Exercise passage.
━━━━
After you provision physical nodes as described in Provision physical nodes using MAAS, follow the instruction below to deploy physical nodes intended for an OpenStack-based MCP cluster. If you plan to deploy a Kubernetes-based MCP cluster, proceed with steps 1-2 of the Kubernetes Prerequisites procedure.
Caution
To avoid the lack of memory for the network driver and ensure its
proper operation, specify the minimum reserved kernel memory in your Reclass
model on the cluster level for a particular hardware node. For example, use
/cluster/<cluster_name>/openstack/compute/init.yml
for the OpenStack
compute nodes and /cluster/<cluster_name>/infra/kvm.yml
for the KVM
nodes.
linux:
system:
kernel:
sysctl:
vm.min_free_kbytes: <min_reserved_memory>
Set the vm.min_free_kbytes
value to 4194304
for a node with more
than 96 GB of RAM. Otherwise, set not more than 5% of the total RAM on the
node.
Note
To change the default kernel version, perform the steps described in Manage kernel version.
To deploy physical servers:
Log in to the Salt Master node.
Verify that the cfg01
key has been added to Salt and your host FQDN
is shown properly in the Accepted Keys
field in the output of the
following command:
salt-key
Verify that all pillars and Salt data are refreshed:
salt "*" saltutil.refresh_pillar
salt "*" saltutil.sync_all
Verify that the Reclass model is configured correctly. The following command output should show top states for all nodes:
python -m reclass.cli --inventory
To verify that the rebooting of the nodes, which will be performed further, is successful, create the trigger file:
salt -C 'I@salt:control or I@nova:compute or I@neutron:gateway or I@ceph:osd' \
cmd.run "touch /run/is_rebooted"
To prepare physical nodes for VCP deployment, apply the basic Salt states for setting up network interfaces and SSH access. Nodes will be rebooted.
Warning
If you use kvm01
as a Foundation node, the execution of
the commands below will also reboot the Salt Master node.
Caution
All hardware nodes must be rebooted after executing the commands below. If the nodes do not reboot for a long time, execute the below commands again or reboot the nodes manually.
Verify that you have a possibility to log in to nodes through IPMI in case of emergency.
━━━━
Problem A. Reproduce word for word the part of the deployment instructions starting with "After you provision" and going on through "Kubernetes Prerequisites procedure.".
Problem B. In the deployment instructions, what value should vm.min_free_kbytes be set to for a node with more than 96 GB of RAM?
The items are separate material, apart from the deployment instructions.

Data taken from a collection
━━━━
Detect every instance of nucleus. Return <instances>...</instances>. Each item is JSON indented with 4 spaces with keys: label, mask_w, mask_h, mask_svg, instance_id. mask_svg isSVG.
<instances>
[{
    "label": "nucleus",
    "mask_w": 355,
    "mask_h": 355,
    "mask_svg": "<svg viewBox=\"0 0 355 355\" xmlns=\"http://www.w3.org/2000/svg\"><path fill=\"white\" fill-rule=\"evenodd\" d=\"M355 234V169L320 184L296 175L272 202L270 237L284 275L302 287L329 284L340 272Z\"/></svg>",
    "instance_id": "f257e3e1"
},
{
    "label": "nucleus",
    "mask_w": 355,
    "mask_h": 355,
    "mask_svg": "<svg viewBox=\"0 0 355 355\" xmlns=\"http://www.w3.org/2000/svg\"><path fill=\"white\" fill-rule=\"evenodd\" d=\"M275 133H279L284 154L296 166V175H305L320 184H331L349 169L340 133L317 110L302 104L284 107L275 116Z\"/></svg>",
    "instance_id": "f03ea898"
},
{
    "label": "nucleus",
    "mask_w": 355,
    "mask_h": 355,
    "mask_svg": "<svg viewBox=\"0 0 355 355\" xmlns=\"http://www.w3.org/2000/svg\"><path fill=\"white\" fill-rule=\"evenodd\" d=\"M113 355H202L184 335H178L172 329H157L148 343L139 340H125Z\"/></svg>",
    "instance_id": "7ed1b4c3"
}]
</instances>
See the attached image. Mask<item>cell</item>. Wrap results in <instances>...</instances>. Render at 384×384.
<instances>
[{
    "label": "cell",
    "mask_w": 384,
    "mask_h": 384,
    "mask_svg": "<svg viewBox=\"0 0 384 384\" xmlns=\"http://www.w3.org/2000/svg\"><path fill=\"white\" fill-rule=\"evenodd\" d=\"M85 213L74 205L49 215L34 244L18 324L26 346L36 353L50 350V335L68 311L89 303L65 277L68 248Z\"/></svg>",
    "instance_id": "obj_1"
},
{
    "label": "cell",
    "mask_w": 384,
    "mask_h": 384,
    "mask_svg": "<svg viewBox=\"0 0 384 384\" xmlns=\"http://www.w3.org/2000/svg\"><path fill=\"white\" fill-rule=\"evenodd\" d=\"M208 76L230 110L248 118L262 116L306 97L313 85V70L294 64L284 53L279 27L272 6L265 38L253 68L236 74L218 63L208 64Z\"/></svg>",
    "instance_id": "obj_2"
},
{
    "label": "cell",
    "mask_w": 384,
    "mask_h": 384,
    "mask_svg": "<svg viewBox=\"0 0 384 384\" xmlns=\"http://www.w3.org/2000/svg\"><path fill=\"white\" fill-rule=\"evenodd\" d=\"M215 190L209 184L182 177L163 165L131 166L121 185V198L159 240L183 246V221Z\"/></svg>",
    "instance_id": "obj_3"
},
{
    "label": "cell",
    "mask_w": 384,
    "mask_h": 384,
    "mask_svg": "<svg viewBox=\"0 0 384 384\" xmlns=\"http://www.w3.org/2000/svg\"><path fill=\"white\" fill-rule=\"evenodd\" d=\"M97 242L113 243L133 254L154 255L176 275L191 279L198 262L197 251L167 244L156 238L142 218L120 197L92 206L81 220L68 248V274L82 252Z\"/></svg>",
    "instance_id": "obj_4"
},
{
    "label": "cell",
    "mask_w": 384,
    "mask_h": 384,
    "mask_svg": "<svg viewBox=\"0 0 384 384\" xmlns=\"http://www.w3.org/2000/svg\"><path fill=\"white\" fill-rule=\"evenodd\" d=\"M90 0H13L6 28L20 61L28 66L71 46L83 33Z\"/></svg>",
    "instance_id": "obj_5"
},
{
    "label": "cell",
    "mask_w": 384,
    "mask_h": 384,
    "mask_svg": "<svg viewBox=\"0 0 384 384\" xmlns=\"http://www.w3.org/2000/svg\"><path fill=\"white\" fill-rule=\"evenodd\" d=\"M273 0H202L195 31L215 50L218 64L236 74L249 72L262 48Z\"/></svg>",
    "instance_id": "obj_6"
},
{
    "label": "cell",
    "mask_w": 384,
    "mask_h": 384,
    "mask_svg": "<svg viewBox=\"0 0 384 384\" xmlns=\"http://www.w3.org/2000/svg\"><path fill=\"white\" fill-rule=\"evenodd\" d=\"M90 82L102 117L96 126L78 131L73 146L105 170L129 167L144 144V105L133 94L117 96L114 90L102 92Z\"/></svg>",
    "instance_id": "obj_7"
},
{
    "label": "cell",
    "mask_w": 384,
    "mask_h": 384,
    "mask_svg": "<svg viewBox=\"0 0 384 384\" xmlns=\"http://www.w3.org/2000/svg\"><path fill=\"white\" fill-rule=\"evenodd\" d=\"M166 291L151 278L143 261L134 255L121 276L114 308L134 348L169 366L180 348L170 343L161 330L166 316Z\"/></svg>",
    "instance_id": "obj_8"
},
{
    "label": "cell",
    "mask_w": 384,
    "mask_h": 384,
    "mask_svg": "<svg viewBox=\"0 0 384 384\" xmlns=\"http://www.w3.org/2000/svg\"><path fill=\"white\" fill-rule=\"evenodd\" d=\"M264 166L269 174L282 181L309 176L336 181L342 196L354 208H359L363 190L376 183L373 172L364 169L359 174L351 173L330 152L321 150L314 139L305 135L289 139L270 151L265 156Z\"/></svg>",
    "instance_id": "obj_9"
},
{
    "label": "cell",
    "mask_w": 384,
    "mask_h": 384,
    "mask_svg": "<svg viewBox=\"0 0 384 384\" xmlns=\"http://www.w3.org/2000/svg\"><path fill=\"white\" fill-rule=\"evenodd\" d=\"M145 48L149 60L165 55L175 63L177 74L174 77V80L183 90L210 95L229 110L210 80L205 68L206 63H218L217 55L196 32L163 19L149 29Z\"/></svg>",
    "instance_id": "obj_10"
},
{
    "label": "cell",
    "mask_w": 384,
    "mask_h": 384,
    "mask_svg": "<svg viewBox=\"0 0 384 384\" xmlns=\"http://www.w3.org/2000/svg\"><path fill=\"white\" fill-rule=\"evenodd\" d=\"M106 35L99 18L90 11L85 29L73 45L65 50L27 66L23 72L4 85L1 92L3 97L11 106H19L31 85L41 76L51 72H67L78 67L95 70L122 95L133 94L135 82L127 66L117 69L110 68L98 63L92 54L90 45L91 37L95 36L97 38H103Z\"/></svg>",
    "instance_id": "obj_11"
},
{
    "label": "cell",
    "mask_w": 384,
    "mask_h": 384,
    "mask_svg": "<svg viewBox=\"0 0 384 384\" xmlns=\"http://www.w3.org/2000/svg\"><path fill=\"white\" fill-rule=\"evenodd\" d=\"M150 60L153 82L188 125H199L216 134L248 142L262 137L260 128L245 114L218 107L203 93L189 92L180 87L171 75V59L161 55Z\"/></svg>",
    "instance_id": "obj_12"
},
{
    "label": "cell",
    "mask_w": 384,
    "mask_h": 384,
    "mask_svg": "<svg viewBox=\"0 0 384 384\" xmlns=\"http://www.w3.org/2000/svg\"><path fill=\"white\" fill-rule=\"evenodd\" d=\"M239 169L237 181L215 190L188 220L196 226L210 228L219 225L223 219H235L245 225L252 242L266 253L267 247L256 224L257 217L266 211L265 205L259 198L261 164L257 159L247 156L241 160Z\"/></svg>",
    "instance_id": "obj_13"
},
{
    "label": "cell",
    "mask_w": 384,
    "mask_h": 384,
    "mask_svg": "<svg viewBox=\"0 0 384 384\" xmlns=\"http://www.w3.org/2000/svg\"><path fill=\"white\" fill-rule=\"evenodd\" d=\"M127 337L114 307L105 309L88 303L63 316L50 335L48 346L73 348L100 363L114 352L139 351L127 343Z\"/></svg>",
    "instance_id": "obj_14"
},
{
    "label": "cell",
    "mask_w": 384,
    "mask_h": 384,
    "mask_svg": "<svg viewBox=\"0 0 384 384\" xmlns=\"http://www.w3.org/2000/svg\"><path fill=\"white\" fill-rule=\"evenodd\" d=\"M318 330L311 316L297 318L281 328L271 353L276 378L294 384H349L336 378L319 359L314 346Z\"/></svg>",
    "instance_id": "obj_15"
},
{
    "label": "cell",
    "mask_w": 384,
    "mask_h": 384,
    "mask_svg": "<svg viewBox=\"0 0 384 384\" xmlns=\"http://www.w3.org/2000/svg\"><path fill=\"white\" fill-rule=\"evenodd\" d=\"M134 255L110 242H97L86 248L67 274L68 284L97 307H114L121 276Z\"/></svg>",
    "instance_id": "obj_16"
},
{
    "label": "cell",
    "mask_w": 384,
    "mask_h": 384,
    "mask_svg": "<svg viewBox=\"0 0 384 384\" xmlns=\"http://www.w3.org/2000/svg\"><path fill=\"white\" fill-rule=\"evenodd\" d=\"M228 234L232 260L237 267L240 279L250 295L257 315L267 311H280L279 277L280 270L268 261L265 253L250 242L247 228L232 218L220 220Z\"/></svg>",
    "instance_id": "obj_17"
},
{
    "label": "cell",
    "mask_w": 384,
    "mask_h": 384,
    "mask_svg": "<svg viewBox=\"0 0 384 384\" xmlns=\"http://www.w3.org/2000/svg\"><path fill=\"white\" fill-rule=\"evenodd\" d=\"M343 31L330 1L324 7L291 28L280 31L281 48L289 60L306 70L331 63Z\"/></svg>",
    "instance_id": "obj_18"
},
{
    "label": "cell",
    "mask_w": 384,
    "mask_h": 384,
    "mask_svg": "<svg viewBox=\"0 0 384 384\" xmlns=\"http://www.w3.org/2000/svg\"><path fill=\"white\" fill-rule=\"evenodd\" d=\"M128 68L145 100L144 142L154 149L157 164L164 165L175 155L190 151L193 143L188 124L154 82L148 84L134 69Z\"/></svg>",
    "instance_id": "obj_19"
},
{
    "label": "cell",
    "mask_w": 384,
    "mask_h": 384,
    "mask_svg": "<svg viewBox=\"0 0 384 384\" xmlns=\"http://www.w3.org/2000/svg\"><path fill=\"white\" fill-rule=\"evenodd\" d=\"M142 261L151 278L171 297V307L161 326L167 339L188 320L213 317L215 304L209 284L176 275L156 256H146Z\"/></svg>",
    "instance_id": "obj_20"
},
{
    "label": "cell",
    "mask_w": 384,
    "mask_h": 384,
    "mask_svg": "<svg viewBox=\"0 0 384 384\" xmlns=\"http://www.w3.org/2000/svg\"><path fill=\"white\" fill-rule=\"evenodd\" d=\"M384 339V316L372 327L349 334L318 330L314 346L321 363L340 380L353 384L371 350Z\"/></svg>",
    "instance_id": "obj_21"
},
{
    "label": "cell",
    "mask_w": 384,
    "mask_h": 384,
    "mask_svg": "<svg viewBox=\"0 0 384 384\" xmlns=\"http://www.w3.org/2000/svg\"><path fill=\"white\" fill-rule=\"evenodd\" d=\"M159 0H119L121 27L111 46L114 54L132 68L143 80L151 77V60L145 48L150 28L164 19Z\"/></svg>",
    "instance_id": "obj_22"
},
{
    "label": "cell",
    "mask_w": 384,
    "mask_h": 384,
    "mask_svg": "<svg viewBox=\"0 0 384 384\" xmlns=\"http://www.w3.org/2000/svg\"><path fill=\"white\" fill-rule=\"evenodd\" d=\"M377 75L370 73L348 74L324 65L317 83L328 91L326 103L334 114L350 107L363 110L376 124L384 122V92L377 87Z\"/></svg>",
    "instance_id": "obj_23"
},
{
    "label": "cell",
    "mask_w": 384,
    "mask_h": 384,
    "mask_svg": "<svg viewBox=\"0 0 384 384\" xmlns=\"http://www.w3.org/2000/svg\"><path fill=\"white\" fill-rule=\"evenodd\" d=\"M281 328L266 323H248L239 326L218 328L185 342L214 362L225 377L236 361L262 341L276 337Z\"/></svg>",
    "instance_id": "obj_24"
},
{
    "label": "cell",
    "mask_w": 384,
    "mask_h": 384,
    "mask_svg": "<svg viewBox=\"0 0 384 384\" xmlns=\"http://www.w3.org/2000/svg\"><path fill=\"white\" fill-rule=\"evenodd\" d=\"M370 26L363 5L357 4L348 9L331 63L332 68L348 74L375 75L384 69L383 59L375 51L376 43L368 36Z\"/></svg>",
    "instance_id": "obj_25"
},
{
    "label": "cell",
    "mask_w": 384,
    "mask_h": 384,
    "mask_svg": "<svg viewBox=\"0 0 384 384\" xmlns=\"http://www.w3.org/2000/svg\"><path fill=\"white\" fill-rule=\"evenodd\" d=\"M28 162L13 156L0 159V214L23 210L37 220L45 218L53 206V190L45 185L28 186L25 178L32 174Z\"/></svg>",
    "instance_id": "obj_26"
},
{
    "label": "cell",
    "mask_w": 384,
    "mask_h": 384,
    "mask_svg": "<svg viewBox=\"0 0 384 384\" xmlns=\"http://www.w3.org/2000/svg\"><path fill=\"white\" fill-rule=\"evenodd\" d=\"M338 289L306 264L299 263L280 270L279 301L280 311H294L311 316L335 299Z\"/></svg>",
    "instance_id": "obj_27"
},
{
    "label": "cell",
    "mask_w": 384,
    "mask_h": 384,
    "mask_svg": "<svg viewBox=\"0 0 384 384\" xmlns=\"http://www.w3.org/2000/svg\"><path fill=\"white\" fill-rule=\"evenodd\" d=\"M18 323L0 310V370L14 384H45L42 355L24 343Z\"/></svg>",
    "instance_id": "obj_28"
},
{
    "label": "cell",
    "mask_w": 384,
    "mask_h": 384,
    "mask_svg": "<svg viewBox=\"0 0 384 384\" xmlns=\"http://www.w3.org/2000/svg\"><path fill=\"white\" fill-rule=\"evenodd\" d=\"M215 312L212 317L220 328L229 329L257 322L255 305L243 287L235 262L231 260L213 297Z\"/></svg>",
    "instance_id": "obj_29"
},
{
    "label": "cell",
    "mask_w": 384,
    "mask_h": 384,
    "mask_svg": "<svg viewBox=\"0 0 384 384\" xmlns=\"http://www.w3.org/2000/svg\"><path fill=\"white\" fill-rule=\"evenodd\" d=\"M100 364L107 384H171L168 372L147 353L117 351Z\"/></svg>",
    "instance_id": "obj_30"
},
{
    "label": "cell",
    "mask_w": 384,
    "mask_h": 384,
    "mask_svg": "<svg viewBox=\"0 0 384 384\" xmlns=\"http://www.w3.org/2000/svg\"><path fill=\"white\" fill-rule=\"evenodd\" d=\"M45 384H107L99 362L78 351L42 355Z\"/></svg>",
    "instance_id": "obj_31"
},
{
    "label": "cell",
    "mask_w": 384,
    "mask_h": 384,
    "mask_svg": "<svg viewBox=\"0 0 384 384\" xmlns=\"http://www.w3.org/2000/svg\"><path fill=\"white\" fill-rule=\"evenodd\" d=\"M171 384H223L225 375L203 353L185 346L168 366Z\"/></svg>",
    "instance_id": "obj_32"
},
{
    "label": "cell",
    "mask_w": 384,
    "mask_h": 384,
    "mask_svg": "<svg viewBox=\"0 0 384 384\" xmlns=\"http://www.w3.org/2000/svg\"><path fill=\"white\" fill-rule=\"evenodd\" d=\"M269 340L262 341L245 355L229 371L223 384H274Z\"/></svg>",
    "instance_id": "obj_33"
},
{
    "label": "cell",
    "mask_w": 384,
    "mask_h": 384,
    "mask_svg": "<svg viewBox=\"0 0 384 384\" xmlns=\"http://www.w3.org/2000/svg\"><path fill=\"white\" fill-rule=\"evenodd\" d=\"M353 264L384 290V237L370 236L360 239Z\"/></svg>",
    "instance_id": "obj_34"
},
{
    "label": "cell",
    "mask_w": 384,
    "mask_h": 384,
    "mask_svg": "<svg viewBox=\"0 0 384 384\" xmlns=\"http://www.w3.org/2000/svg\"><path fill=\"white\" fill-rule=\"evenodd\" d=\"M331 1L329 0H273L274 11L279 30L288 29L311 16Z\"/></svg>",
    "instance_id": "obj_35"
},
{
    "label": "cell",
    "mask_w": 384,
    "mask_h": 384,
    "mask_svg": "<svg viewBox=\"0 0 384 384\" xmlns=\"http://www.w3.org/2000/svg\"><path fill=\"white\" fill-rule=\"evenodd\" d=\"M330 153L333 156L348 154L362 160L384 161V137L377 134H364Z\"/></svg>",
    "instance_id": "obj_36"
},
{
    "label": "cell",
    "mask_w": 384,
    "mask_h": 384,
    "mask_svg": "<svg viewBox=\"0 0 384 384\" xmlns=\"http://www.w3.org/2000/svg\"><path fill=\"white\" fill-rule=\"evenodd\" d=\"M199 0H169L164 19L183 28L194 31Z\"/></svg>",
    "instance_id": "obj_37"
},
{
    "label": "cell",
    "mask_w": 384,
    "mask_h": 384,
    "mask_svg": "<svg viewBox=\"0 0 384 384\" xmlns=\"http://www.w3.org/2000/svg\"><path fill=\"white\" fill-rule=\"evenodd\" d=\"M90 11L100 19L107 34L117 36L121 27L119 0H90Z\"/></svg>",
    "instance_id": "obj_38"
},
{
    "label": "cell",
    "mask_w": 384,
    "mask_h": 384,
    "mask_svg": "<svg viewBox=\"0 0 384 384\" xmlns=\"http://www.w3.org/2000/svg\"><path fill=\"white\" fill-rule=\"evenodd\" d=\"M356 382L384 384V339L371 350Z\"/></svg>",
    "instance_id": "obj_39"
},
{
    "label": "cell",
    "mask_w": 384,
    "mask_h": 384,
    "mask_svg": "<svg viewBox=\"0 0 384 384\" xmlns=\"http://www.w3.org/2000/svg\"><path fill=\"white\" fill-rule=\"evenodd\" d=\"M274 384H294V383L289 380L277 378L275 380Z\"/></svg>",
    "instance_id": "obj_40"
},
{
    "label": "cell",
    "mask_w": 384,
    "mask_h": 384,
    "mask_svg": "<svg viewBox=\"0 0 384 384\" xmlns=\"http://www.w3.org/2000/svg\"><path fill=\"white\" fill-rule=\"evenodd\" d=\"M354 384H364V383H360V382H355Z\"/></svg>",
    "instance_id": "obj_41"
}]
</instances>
━━━━
Your solution A.
After you provision physical nodes as described in Provision physical nodes using MAAS, follow the instruction below to deploy physical nodes intended for an OpenStack-based MCP cluster. If you plan to deploy a Kubernetes-based MCP cluster, proceed with steps 1-2 of the Kubernetes Prerequisites procedure.

Your solution B. 4194304